Flintlock 2026 : un exercice militaire historique en Libye
Cette semaine, l'exercice de forces spéciales Flintlock 2026, dirigé par les États-Unis avec la participation de 30 nations, a officiellement débuté à Syrte, en Libye. Cet événement annuel, qui se déroule sur le continent africain depuis 2005 avec des participants européens et africains, connaît cette année une évolution majeure : pour la première fois, la Libye accueille une partie des manœuvres et voit ses forces militaires des deux camps rivaux y participer ensemble.
La réunification des forces libyennes : une nécessité impérieuse
La Libye est divisée depuis plus de dix ans entre deux administrations concurrentes :
- Le Gouvernement d'union nationale (GUN), reconnu internationalement sous l'égide de l'ONU, basé à Tripoli et dirigé par le Premier ministre Abdul-Hamid Dbeibah, contrôle l'ouest du pays.
- L'administration du général Khalifa Haftar, basée à Tobrouk, contrôle quant à elle l'est du territoire.
La participation conjointe de soldats des deux camps, portant le même uniforme lors de Flintlock 2026, constitue un tournant historique.

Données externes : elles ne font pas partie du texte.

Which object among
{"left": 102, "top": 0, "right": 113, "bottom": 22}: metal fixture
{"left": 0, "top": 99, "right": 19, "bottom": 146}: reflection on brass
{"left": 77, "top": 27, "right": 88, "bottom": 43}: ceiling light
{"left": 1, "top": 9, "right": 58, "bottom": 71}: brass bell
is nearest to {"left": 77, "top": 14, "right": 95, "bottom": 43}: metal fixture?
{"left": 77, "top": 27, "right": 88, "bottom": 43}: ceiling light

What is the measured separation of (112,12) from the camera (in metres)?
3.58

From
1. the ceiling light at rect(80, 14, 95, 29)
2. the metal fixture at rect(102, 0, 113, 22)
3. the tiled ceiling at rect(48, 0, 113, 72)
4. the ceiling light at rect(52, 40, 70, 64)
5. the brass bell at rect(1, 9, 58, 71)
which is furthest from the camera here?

Il y a seulement deux ans, un tel exercice militaire avec un centre d'opérations conjoint pour toutes les forces libyennes paraissait inimaginable. Aujourd'hui, des chefs militaires issus des factions rivales affirment que la réunification de la Libye n'est "pas un choix" mais bien "une nécessité".
Le contexte géopolitique : une opportunité pour les États-Unis
Le général Khalifa Haftar, longtemps soutenu par la Russie, a vu la situation évoluer avec la guerre en Ukraine. Selon le Wall Street Journal, Haftar craignait que les mercenaires de Wagner – devenus Africa Corps – ne tentent un coup d'État contre son administration, comme ils avaient essayé de le faire en Russie même.
Le commandant adjoint du Commandement des États-Unis pour l'Afrique, John Brennan, a saisi cette opportunité pour rapprocher Haftar et Abdul Salam Al-Zoubi, vice-ministre de la Défense du gouvernement de Tripoli. L'objectif stratégique est clair : évincer l'influence russe de la région.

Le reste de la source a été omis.